Try it: Using the listing below, retype exactly the lines starting at the one with "집에서 고양이와 함께 재택근무 하는 젊은남자 모습" and ending at the one with "Новый коронавирус из", and include both.

Extracted information:

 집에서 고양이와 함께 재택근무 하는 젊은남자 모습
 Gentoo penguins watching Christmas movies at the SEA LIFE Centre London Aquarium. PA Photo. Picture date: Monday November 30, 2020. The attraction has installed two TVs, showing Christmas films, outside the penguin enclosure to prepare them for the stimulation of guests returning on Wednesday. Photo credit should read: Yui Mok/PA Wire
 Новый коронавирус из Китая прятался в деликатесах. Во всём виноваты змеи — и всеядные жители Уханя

* * *

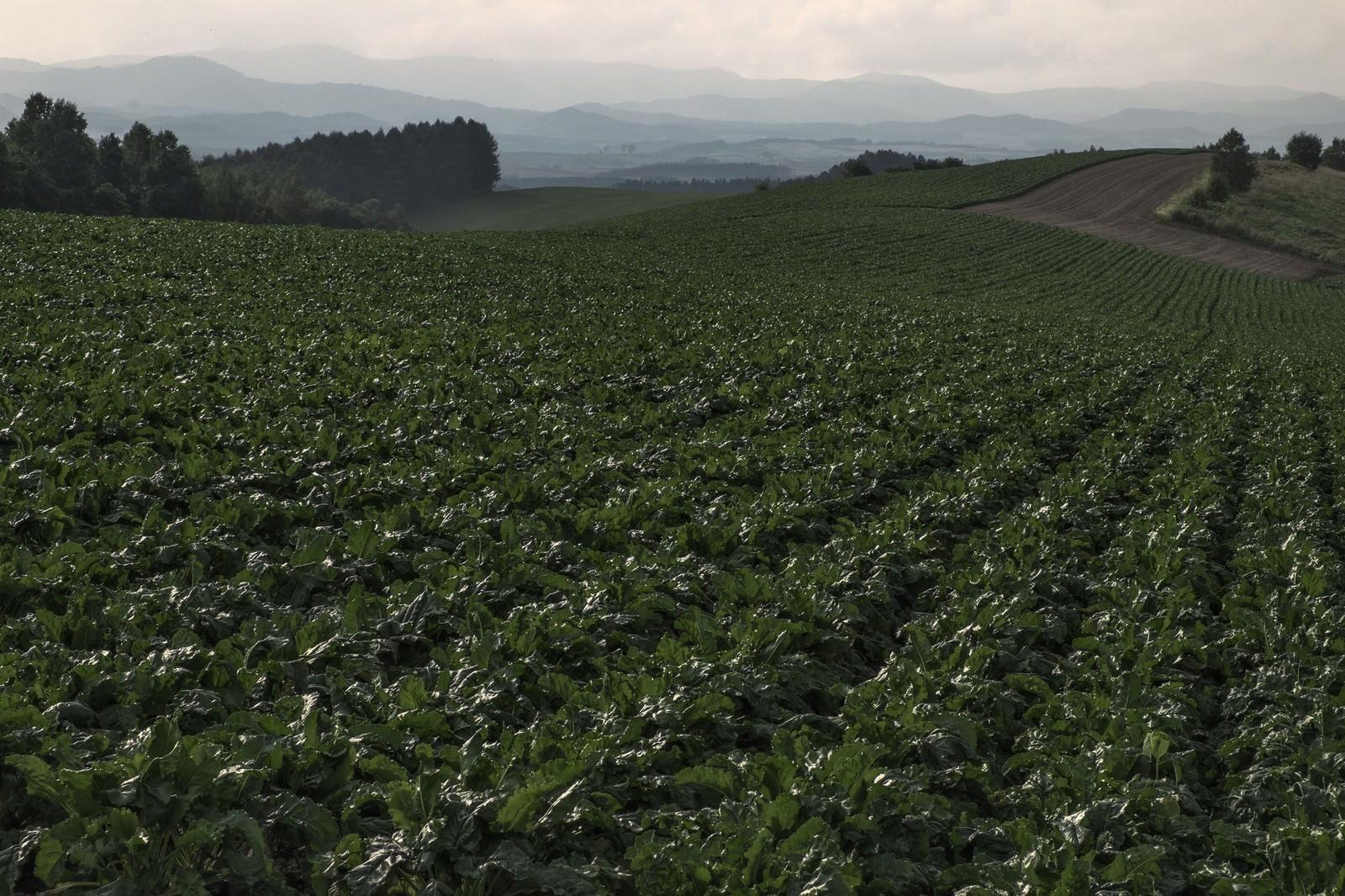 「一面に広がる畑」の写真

---

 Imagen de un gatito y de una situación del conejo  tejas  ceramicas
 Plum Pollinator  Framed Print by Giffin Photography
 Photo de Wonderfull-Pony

Solution below:
 집에서 고양이와 함께 재택근무 하는 젊은남자 모습
 Gentoo penguins watching Christmas movies at the SEA LIFE Centre London Aquarium. PA Photo. Picture date: Monday November 30, 2020. The attraction has installed two TVs, showing Christmas films, outside the penguin enclosure to prepare them for the stimulation of guests returning on Wednesday. Photo credit should read: Yui Mok/PA Wire
 Новый коронавирус из Китая прятался в деликатесах. Во всём виноваты змеи — и всеядные жители Уханя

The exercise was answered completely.